A county working group told council members they are using a commercial monitoring service to identify short-term rental listings; the vendor has flagged 501 confirmed listings that lack county licenses and staff plan phased outreach and enforcement letters to bring units into compliance.

County staff briefed the Summit County Council on a two-year working-group effort to identify and bring unlicensed short-term nightly rentals into compliance. The county has contracted Azure (software/service) to cross-check online listings against county parcel and business-license records. Scott Buchanan, a code-enforcement officer assigned to nightly-rental work, said the software has already "identified 501 properties" that appear to be operating without a county nightly-rental license and that staff will start a phased outreach and enforcement process.

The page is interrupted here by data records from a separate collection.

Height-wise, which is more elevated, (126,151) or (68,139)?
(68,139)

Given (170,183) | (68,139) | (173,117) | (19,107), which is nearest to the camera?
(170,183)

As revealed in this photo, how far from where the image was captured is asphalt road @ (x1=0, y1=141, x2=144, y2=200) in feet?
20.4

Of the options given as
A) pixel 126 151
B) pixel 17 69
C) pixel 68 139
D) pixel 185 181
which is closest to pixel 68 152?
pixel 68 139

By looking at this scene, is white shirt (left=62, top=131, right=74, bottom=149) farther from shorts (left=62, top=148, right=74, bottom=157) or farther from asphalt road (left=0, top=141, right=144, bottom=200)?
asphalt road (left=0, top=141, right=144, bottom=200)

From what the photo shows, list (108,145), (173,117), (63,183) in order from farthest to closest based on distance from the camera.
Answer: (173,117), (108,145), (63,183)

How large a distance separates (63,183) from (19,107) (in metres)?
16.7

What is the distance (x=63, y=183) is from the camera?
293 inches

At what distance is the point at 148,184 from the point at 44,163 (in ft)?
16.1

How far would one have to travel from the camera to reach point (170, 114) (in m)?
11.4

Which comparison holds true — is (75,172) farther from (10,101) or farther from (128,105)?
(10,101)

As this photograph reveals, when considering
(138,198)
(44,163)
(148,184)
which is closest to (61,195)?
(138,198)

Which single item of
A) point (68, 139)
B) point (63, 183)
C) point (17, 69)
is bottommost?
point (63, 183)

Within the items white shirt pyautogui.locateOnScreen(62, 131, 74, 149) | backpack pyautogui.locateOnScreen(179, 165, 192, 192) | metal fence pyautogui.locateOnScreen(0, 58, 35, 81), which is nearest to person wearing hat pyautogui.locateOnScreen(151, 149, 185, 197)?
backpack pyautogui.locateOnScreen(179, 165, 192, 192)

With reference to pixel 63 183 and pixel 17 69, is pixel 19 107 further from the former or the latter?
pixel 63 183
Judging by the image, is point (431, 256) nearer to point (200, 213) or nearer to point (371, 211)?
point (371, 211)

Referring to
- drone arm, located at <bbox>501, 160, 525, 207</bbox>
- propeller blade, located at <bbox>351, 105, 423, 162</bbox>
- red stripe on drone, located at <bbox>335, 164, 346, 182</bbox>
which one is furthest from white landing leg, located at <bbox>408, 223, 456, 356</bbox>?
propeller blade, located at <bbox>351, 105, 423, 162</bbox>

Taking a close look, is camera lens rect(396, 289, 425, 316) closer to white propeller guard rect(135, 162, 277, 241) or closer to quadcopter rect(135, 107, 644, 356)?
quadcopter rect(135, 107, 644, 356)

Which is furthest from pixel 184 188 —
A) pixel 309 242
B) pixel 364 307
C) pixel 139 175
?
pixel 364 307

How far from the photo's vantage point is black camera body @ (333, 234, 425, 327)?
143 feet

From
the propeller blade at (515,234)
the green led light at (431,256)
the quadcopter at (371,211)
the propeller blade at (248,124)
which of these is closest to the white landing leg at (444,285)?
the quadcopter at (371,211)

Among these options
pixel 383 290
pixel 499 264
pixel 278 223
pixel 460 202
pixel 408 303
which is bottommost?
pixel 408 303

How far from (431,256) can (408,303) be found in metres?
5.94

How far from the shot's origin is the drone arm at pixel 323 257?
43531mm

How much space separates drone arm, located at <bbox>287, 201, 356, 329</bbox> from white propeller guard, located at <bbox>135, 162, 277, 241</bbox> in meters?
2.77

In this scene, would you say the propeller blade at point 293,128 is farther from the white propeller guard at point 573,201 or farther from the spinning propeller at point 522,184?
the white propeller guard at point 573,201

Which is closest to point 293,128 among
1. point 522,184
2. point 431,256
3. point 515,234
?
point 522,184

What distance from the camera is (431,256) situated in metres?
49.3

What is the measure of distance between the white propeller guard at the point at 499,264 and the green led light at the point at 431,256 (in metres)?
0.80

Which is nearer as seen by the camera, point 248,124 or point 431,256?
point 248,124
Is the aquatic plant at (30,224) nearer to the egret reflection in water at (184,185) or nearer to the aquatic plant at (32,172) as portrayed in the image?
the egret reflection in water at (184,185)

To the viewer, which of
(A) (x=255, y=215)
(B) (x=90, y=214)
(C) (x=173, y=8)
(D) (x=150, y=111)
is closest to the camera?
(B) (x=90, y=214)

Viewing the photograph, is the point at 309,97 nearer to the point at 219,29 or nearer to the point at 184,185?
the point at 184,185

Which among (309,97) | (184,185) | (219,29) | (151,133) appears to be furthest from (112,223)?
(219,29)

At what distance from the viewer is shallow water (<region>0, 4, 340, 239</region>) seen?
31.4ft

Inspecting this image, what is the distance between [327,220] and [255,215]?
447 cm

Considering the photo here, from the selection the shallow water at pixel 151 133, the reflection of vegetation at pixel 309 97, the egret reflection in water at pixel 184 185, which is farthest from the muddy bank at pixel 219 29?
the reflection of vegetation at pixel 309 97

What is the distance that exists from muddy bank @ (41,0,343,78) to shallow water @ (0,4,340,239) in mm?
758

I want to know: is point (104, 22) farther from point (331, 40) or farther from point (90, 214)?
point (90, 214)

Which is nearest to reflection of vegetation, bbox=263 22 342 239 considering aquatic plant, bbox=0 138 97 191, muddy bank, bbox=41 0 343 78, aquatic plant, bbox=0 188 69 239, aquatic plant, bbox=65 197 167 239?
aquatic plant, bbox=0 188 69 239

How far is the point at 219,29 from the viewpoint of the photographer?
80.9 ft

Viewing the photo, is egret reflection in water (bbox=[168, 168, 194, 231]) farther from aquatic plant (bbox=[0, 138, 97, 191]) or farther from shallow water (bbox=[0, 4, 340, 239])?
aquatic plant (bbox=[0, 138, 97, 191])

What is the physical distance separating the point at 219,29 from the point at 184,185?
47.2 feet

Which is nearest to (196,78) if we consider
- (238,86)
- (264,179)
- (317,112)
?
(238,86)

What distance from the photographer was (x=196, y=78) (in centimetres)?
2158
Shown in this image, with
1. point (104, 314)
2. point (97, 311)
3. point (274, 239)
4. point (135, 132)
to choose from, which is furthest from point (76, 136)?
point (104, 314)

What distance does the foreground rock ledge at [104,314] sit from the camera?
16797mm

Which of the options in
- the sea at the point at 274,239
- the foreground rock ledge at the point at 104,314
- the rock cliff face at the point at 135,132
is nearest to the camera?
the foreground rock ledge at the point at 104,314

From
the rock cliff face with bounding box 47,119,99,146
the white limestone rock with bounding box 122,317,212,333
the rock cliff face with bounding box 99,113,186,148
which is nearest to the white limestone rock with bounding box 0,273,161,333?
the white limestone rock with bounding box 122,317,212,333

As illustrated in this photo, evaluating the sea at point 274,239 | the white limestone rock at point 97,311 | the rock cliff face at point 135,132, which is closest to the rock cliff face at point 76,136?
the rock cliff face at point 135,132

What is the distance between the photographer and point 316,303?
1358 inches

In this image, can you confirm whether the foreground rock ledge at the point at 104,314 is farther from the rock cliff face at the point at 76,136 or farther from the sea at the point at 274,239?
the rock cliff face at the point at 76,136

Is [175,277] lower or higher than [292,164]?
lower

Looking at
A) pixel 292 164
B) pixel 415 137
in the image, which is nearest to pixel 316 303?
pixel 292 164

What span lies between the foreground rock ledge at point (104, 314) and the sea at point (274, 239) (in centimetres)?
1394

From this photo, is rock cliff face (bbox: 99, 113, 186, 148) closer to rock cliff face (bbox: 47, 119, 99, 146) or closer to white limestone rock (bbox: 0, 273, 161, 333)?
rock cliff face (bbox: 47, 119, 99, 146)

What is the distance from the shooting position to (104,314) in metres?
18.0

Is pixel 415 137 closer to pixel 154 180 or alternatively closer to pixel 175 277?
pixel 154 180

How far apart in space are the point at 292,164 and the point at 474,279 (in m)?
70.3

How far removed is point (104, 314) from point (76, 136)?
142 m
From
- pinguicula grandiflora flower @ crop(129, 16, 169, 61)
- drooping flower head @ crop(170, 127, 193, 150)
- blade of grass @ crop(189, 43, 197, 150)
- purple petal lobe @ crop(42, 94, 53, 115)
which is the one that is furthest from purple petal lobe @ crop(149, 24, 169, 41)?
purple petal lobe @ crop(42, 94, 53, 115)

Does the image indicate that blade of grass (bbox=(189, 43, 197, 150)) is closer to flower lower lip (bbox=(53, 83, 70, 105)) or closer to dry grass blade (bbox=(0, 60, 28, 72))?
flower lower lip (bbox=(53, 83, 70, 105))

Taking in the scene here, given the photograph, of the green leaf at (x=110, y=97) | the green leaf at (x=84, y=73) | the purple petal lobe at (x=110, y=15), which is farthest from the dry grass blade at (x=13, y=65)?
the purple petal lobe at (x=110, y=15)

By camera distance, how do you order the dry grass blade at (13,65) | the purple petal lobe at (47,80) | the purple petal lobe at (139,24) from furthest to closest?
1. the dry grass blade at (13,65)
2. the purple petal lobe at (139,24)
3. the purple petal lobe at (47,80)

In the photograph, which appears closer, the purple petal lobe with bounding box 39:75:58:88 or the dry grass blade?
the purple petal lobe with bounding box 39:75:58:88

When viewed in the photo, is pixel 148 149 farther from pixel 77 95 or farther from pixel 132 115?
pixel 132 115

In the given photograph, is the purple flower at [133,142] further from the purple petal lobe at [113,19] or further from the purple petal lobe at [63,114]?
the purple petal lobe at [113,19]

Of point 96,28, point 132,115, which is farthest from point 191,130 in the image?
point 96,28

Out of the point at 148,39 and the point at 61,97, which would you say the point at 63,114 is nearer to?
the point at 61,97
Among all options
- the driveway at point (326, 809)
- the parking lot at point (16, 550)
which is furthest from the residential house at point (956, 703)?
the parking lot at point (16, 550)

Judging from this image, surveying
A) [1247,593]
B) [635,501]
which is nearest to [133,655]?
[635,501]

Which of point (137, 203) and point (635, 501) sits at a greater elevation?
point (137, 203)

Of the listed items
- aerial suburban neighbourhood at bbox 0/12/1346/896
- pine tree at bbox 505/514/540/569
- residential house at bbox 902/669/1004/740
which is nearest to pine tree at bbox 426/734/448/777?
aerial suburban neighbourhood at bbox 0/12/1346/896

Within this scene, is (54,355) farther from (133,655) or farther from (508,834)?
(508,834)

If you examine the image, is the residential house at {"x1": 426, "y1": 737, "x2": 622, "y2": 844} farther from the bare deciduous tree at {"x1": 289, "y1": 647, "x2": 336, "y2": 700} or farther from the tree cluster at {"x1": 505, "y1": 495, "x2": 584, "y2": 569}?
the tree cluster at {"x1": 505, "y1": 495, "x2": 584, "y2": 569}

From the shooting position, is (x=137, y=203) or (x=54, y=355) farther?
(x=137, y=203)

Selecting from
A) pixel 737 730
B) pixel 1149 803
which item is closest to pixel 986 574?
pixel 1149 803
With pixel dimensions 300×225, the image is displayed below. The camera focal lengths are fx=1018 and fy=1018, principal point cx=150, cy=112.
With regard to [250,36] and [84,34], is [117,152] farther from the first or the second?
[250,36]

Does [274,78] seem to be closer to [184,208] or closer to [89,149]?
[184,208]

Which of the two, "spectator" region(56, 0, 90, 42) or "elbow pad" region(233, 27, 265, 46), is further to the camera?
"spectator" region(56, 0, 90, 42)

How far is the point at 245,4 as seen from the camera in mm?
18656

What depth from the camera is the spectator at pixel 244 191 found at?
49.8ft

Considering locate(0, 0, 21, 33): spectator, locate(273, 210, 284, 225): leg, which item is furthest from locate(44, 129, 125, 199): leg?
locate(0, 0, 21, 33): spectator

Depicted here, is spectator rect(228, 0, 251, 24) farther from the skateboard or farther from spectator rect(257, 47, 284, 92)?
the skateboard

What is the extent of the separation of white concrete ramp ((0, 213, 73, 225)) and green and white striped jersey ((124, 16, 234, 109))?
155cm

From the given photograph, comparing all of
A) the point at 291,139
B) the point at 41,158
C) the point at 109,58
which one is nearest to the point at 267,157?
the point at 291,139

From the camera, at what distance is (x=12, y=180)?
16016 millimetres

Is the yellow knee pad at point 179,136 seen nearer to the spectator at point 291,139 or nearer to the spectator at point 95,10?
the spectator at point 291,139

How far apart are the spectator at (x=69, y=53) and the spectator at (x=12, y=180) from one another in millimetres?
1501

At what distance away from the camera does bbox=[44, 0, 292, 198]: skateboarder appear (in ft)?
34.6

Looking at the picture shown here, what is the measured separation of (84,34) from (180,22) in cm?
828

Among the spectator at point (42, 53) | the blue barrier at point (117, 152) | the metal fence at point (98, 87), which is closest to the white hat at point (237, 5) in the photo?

Staff described the planned compliance steps: an initial courtesy letter explaining licensing requirements and how to comply; a second follow-up warning letter; and a third certified notice of violation if license applications are not submitted. Buchanan said Azura recommends an initial small batch rollout—25 letters—to test intake capacity at the clerk's office and partner inspection agencies; staff said the county must stage communications so that the clerk's licensing and Park City Fire District inspections can absorb the application volume.

County clerk staff and the county attorney's office are part of the working group. Prosecutors and code attorneys will receive cases that do not respond to outreach; Buchanan said, for most complaints received to date, staff have resolved matters by outreach and application, and only a small number required formal enforcement so far. The clerk's office currently lists about 1,289 active nightly-rental licenses; Azure's dataset shows roughly 1,967 confirmed unique listings once duplicate platform postings are distilled. Azure has also identified listings in an "investigating" state and others that appear inactive.

Why it matters: an accurate inventory of unlicensed rentals and a staged enforcement plan affect collection of license fees, transient-room tax compliance, public-safety inspections and neighborhood livability. Staff said the program aims to be data-driven and to bring units into compliance first, rather than immediately pursue punitive actions.

What's next: staff plan to mail the first 25 compliance letters, monitor intake and enforcement capacity, stand up an Azure-supported call center for complaints and support, and reconvene the working group after winter-season data are collected to recommend any statutory or code changes.